● Raw data:

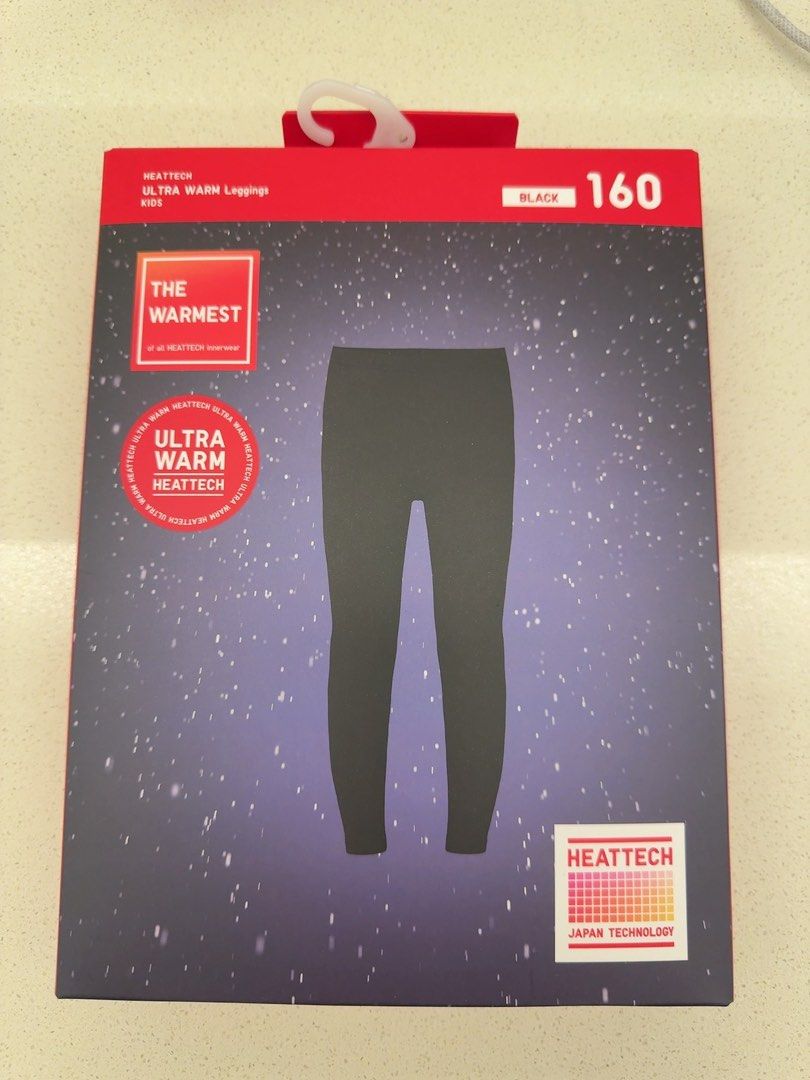 Uniqlo kids HEATTECH ultra warm leggings Babies Kids Babies Kids Fashion on Carousell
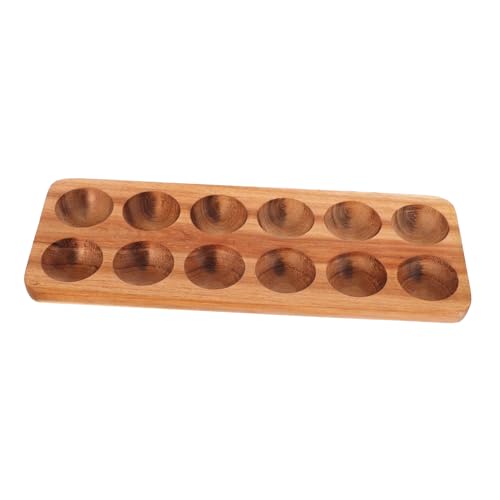 BESTOYARD Holz Eierhalter Mit Fächern Elegantes Und Robustes Design Für Kühlschrank Und Arbeitsplatte Zur Stilvollen Aufbewahrung Frischer Eier Der Küche von BESTOYARD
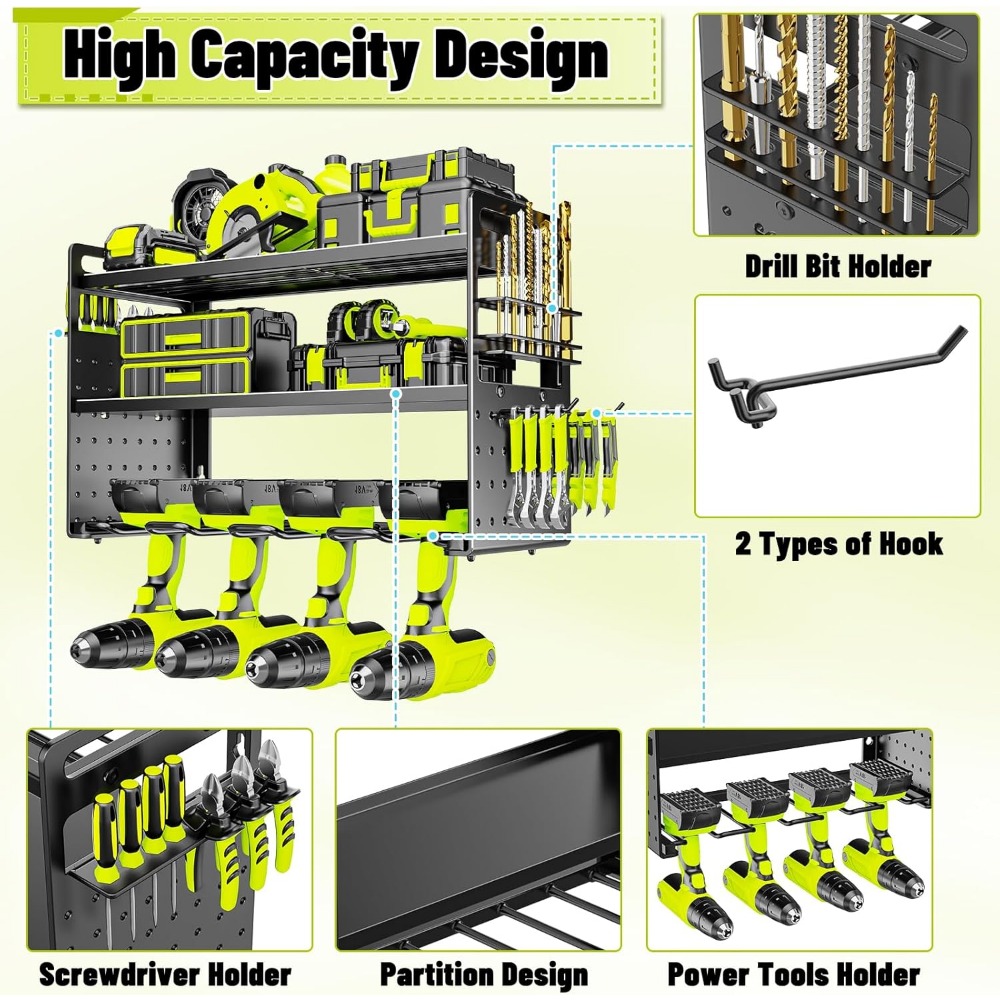 Wall Mount Tool Organizer with - Workshop Tools Wall บทวิจารณ์และราคา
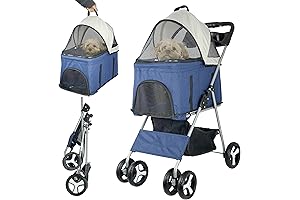 Foldable 3-in-1 Cat Stroller for Maximum Usability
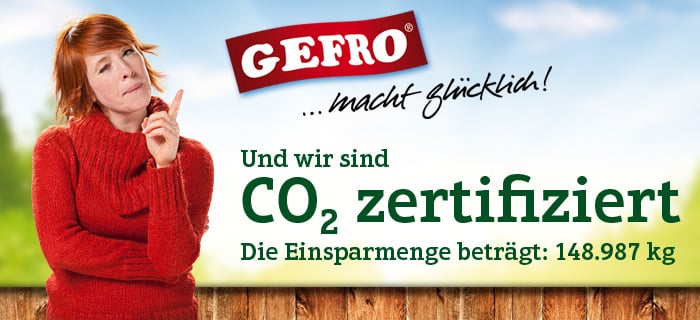 GEFRO ist CO2 zertifiziert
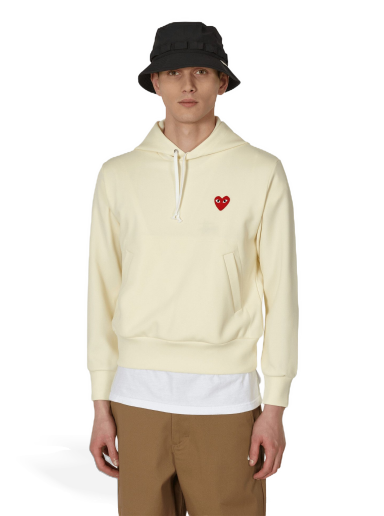 Sweatshirt Comme des Garçons Smalll Heart Hooded Sweatshirt Beige | P1T173 2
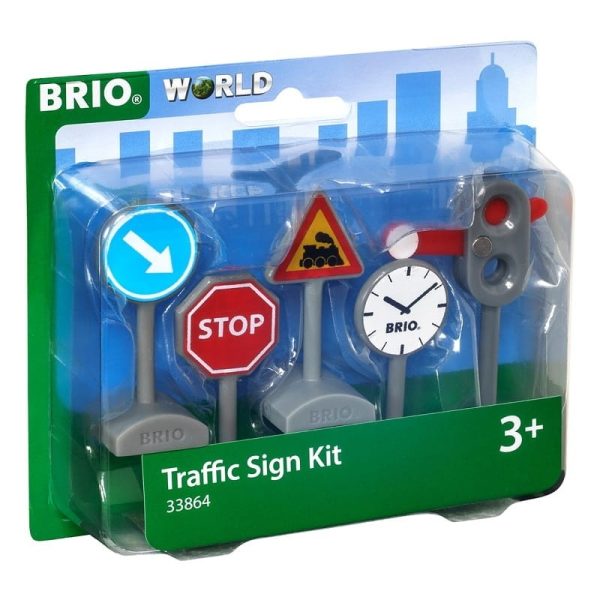 BRIO World - Zestaw Znaków Drogowych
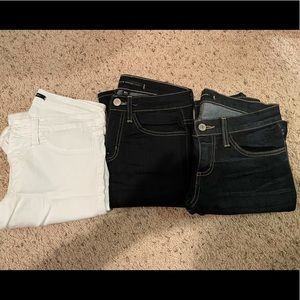 3 pairs of flying monkey skinnies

● What to produce: Only the lines from the one containing "Sweatshirt Comme des" through the end of the data above are to be output, exactly and without pictures.

● Answer to the problem:
 Sweatshirt Comme des Garçons Smalll Heart Hooded Sweatshirt Beige | P1T173 2
 BRIO World - Zestaw Znaków Drogowych
 3 pairs of flying monkey skinnies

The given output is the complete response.